In honor of Dion’s 83rd birthday, we are featuring one of his greatest albums, a folk- blues classic from the ’60s.
What is not generally known about Dion is how good a blues guitarist he is. While his instrumental skills are a revelation on this record, equally astounding is how dramatically he reinvented himself from being one of the great pop singers to being perhaps the best white blues singer alive. Check out his albums ‘Bronx in Blue’ and ‘Son of Skip James’ once you get on the Dion blues train. Here though is where to start – with this Columbia recording long forgotten, but now available in both vinyl and digital formats.
It’s replete with sundry blues interpretations; the rambling Brownie McGhee workout called “Southern Train” and an especially glorious, atmospheric rendering of Woody Guthrie’s “900 Miles” are mesmerizing and authoritative; a slow-burning 1963 piano arrangement of “Baby Please Don’t Go” flashes bit of Ray Charles élan; “Seventh Son,” borrowed from Mose Allison’s arrangement, sounds like the apocalypse, withering guitar wreckage pushing a doomsday vocal.
Yet as convincing as these performances are, it’s the experimental, finger-on-the-pulse-of-1965 folk/rock material that’s most fascinating. “It’s All Over Now, Baby Blue”, taking a page from The Byrds’ “Feel A Whole Lot Better” is – improbably – a candidate for definitive version of this great song.
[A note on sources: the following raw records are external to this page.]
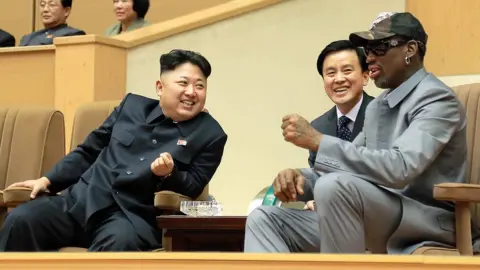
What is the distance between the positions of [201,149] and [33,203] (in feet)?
1.91

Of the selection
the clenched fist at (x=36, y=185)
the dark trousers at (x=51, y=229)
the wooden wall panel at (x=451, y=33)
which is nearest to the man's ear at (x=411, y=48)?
the dark trousers at (x=51, y=229)

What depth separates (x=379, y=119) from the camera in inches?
112

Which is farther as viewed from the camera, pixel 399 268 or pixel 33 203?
pixel 33 203

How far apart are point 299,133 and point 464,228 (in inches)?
19.5

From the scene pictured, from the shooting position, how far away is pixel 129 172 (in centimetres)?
333

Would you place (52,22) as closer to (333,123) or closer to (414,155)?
(333,123)

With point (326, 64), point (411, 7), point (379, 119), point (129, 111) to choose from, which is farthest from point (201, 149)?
point (411, 7)

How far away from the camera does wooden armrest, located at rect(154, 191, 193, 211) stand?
3.13 metres

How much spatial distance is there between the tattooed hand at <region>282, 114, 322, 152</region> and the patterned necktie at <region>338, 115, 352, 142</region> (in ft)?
2.61

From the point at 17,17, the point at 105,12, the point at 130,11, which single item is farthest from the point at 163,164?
the point at 17,17

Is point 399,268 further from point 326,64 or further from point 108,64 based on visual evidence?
point 108,64

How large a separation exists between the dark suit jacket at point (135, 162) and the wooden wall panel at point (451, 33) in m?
1.51

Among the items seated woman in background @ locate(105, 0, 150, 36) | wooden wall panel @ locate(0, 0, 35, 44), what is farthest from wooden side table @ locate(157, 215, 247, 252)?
wooden wall panel @ locate(0, 0, 35, 44)

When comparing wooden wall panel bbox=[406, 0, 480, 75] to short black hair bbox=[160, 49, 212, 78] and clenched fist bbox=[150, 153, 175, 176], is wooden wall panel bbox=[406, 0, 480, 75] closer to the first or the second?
short black hair bbox=[160, 49, 212, 78]
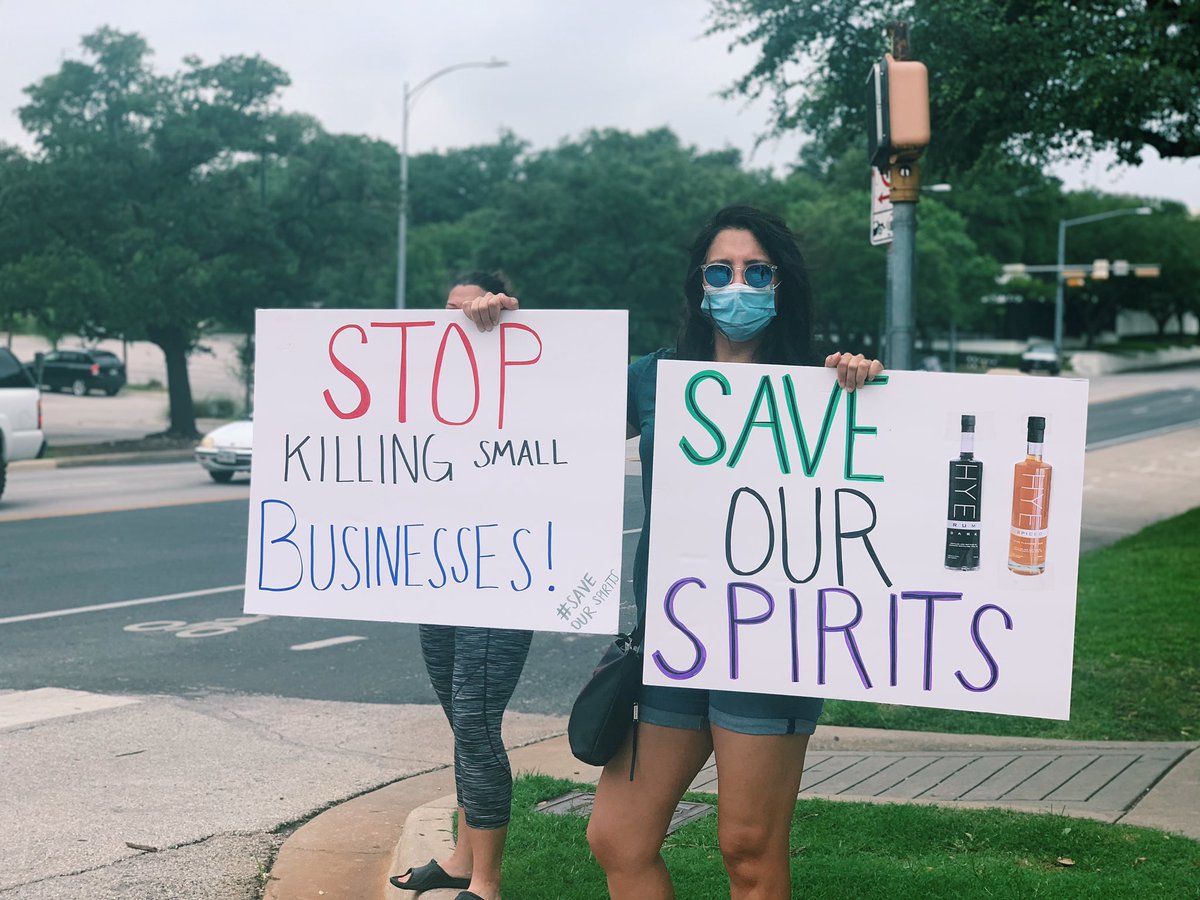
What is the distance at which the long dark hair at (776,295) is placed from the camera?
3277 millimetres

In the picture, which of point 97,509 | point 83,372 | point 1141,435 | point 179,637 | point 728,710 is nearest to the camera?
point 728,710

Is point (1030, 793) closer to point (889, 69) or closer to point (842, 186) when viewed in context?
point (889, 69)

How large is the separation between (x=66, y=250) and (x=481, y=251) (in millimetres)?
18269

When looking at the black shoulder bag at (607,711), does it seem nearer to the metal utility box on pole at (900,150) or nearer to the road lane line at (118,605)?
the metal utility box on pole at (900,150)

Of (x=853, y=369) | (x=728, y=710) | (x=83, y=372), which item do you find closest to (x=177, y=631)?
(x=728, y=710)

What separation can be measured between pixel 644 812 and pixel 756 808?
0.25 meters

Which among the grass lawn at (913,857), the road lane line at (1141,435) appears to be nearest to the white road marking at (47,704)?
the grass lawn at (913,857)

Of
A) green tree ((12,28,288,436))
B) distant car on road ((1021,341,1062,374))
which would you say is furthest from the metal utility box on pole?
distant car on road ((1021,341,1062,374))

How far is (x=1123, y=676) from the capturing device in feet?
24.0

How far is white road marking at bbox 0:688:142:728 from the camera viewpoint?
6.60 meters

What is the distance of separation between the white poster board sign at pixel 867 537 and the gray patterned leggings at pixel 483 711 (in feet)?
2.73

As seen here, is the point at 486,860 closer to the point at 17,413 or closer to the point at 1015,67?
the point at 1015,67

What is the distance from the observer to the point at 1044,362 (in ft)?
188

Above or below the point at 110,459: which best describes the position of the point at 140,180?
above
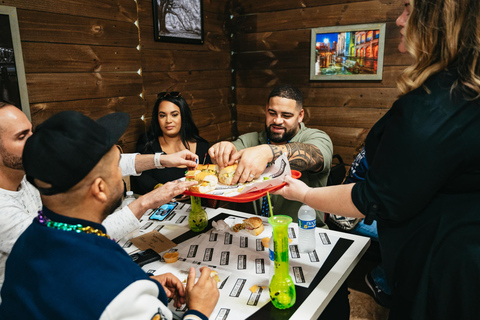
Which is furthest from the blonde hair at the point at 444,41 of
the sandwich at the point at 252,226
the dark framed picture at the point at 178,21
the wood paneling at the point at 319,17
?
the dark framed picture at the point at 178,21

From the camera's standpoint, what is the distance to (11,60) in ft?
6.61

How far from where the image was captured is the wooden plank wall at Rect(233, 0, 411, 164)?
3.12 meters

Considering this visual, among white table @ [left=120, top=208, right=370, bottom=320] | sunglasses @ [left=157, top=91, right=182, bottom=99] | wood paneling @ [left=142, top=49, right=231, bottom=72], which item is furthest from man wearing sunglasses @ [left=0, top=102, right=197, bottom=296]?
wood paneling @ [left=142, top=49, right=231, bottom=72]

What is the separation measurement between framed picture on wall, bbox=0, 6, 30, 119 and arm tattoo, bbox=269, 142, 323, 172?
1578 mm

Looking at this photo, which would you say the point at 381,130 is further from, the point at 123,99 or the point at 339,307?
the point at 123,99

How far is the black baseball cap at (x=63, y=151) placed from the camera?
0.81 m

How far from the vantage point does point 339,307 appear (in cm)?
150

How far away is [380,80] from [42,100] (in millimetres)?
2801

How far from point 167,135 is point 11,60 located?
1.26 metres

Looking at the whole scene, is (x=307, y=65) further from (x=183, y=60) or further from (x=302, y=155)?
(x=302, y=155)

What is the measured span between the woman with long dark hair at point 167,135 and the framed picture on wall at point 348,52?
1403 millimetres

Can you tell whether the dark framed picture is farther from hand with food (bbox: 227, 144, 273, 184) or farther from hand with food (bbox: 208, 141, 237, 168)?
hand with food (bbox: 227, 144, 273, 184)

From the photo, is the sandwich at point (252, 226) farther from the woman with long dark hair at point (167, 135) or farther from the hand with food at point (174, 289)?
the woman with long dark hair at point (167, 135)

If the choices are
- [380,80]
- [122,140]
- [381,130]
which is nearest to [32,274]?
[381,130]
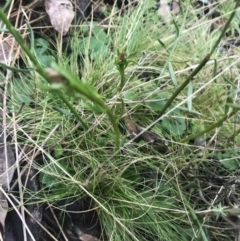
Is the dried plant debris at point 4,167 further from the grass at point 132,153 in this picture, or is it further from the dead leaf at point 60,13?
the dead leaf at point 60,13

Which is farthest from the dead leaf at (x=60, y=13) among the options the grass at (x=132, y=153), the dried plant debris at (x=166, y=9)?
the dried plant debris at (x=166, y=9)

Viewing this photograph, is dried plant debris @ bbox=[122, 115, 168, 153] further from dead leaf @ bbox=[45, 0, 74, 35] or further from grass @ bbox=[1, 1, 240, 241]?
dead leaf @ bbox=[45, 0, 74, 35]

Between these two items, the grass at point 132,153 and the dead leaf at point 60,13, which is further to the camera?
the dead leaf at point 60,13

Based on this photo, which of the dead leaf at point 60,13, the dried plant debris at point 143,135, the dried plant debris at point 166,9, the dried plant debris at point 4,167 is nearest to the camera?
the dried plant debris at point 4,167

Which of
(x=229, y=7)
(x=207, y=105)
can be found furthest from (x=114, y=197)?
(x=229, y=7)

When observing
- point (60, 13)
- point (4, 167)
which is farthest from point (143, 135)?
point (60, 13)

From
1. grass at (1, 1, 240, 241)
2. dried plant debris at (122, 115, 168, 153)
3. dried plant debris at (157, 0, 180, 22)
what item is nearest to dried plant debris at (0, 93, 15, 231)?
grass at (1, 1, 240, 241)
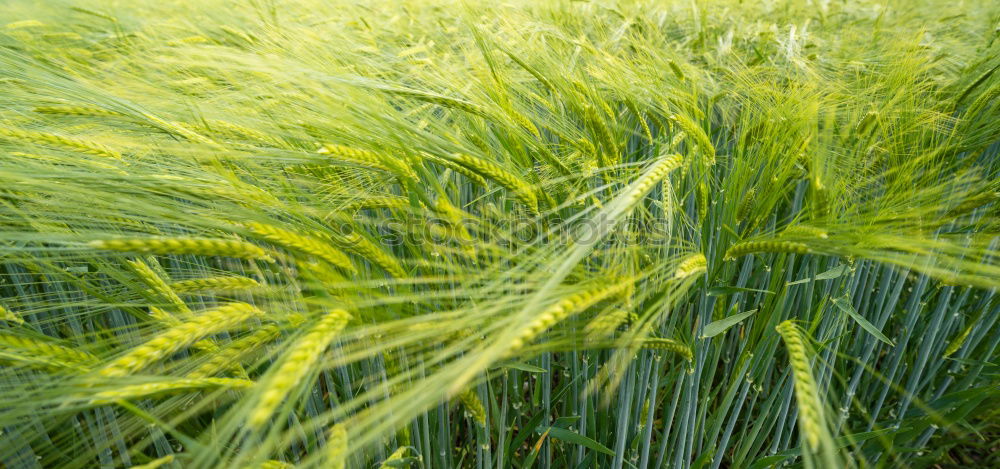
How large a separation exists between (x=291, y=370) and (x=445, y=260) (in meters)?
0.33

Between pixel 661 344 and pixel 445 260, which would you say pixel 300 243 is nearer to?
pixel 445 260

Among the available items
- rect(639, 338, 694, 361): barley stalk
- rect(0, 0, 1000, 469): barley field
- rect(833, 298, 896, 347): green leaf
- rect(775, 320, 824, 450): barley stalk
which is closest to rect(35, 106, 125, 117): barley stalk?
rect(0, 0, 1000, 469): barley field

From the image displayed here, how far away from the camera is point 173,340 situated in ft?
1.67

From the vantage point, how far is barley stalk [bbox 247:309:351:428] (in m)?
0.40

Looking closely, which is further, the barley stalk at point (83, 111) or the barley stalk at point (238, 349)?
the barley stalk at point (83, 111)

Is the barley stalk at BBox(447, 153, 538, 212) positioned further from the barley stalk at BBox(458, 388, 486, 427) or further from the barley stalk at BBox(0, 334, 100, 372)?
the barley stalk at BBox(0, 334, 100, 372)

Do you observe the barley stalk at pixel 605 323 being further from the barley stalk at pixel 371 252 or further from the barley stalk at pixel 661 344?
the barley stalk at pixel 371 252

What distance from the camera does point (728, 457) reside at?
48.5 inches

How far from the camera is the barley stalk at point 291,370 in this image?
0.40 metres

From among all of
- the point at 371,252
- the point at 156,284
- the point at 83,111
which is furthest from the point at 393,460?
the point at 83,111

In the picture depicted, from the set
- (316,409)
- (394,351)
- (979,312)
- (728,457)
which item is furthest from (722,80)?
(316,409)

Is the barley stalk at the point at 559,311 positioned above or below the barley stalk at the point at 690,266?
below

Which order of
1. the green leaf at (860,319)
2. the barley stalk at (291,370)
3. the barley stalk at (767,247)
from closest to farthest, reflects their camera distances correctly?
1. the barley stalk at (291,370)
2. the barley stalk at (767,247)
3. the green leaf at (860,319)

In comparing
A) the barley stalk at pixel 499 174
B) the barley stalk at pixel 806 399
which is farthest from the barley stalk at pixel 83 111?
the barley stalk at pixel 806 399
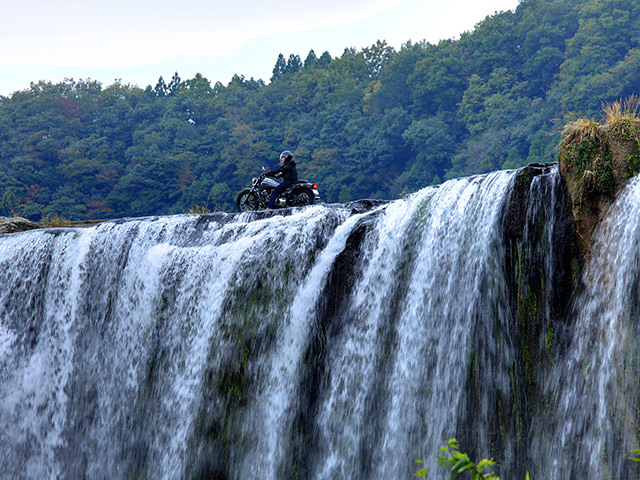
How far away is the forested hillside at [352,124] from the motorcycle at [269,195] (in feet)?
80.6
Dion pours it all out here, with an impassioned, beautifully melodic vocal, infusing the lyric with an eloquent, measured desperation Amazingly, Columbia weren’t completely enthused, but heard enough promise to match the singer up with Wilson, fresh off groundbreaking Dylan sessions and on his way to a Velvet Underground rendezvous.
Wilson, along with keyboardist Al Kooper, renewed and refracted their innovative Highway 61 sound – chiming guitars, crashing drums, ghostly organ, world-weary harmonies, the singer leaning hard into the lyric. DiMucci, for his part, responded by forming a tough new band – The Wanderers – and writing impeccable, introspective new material that, with benefit of hindsight, provides a link from Dylan to Greenwich Village brethren like Fred Neil, Tim Buckley, and Tim Hardin.
The key artifact is a slice of transcendent folk/rock glory: “Now”. Riding a gentle, carnival melody and existential lyric (which subtly answers “Like A Rolling Stone” in its dramatic chorus: “No-one knows better than I how you feel”), “Now” is a live-for-the-moment tour de force, a masterpiece of tone, verve, sustain-and-release, and breathless pop immediacy.
“Wake Up Baby” and “Knowing I Won’t Go Back There” two further Dion originals, nearly scale the heights, while an obscure Dylan composition, “Farewell”, receives a gorgeous reading. The title track, meanwhile, is a fitting metaphor for the whole album: an expansive cover of Tom Paxton’s ode to an uncertain future, Dion’s soaring vocal is tucked into a cascade of strings, keyboards, and those melancholy harmonies. Whatever the uncertain circumstances of its conception, it’s nothing short of immaculate.
“Wonder Where I’m Bound” was originally released in 1969 in the wake of Dion’s “Abraham, Martin and John” comeback single, which had reached number four on the pop charts. The single was the latest in a string of successes for producer Phil Gernhard, who had turned to Dion to record it after reportedly considering and rejecting around 300 acts.
“Abraham, Martin and John” had received both critical acclaim and commercial success, with Billboard calling it one of Dion’s “best performances of all time” (Billboard, September 28, 1968). The challenge was to sustain this by releasing material that complemented Dion’s new folk rock sound. A number of unreleased recordings that Dion had made at Columbia were brought together, including his folk-rock reading of Tom Paxton’s “I Can’t Help But Wonder Where I’m Bound,” which had been recorded in 1965 and now had strings added to match the style of “Abraham, Martin and John.”
Included with the vinyl edition is a wonderfully informative 16 page booklet.